У Терезы Мечиславовны была еще одна грустная история с вмешательством врачей из Горздравотдела -- тогда ее фактически уговорили отдать ребенка в дневную школу-сад для слепых. (Ведь до шести лет Русланчик мог говорить -- и на русском, и на украинском. Но это только благодаря неустанным тренировкам с мамой и большому количеству уколов с необходимыми лекарствами, которые делались ребенку дома). До сих пор так и не удалось выяснить, кто и зачем сделали мальчику в детском саду какие-то инъекции. Для усмирения его еще несколько раз ударили. Они-то не рассчитывали, что такой ребенок может рассказать обо всем маме. Когда Тереза Мечиславовна забрала ребенка буквально после первого посещения, он заплакал и сказал: «Тетя била!» Заведующая садиком не стала скрывать случившееся: «А что здесь такого -- съездила пару раз по морде! Его вообще надо сдать в дом инвалидов. Дауненок!». Через некоторое время ребенок замолчал навсегда.

Врачи много раз предлагали отдать ребенка в специальный интернат для детей с осложненным диагнозом. Но мама не доверяет своего сына никому.

-- Поскольку я ветеринар, то знаю, что ни одно животное не может сказать, что у него болит. Я научилась распознавать его жалобы за полным молчанием, вижу его желания по глазам, а он чувствует меня своей душой. Сынок по-своему радуется, улыбается, только это нужно увидеть. У него свой мир, но ключик к нему знаю только я. А в интернате его просто погубят. Поэтому хочу, чтобы после моей смерти приехали врачи, сразу его усыпили и положили в мои мертвые руки.

Когда отец умер, Русланчик почувствовал горе и задрожал всем телом

В квартире Терезы Хвостенко множество подарков от высокопоставленных государственных деятелей. Инвалидное кресло получили от Александра Ткаченко, с которым вместе работали, стиральную машину «Аурика» -- от Юлии Тимошенко. Обои наклеили по указанию Виктора Пинзеника.

Несмотря на тяжелую жизнь, Тереза Мечиславовна сохранила жизнелюбивый характер -- от нее исходят тепло и доброта. Она суетится, бегает и говорит, говорит, говорит… Рассказывая о сыне, она то плачет, то смеется. А домашней работы у нее всегда слишком много: в двух комнатах сушится белье, одеяла. По шесть часов в сутки ей приходится стирать белье, несколько раз в день менять постель. «Мне бы порошок стиральный, уж очень много приходится стирать за Русланчиком». Руки Терезы Мечиславовны испещрены морщинами, обожжены хлоркой, похожи на печеное яблоко. В доме царит безупречный порядок.

Бойкая от природы, она не опускает руки и буквально заваливает письмами все инстанции -- чтобы ей прислали хоть десять-двадцать гривен помощи. На большее расчитывать не приходится. Из-за нищенского положения приходится придумывать то галушки, то пирожки с яблоками. «Я домашняя женщина, не хочу хвалиться, но готовлю хорошо», -- застенчиво поясняет Тереза Хвостенко. Редко, когда есть деньги, покупает Русланчику что-то сладенькое, кусочек колбаски.
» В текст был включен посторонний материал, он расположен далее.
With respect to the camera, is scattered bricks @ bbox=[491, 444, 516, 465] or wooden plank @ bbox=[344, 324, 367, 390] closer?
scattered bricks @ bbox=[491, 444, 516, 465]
После смерти мужа она ни на секунду не может оставить сына одного. Возможно, Борис Хвостенко не выдержал двадцатилетнего напряжения, сорвался из-за боязни потерять работу. Сначала слег с инфарктом, потом из-за нервного расстройства его отправили в психиатрическую больницу. В этой сложной ситуации были виновные, считает Тереза Мечиславовна. Не смогли войти в положение мужчины, который не бросил женщину с ребенком-инвалидом, не дали больничный, а сразу уложили в «психушку». Жена забрала его под свою ответственность. Недаром еще в 80-е и соседи, и пресса окрестили ее украинской «матерью Терезой». «Нужно быть человеком», -- твердит Тереза Мечиславовна, -- я не из тех, кто может бросить любимых мужа и ребенка».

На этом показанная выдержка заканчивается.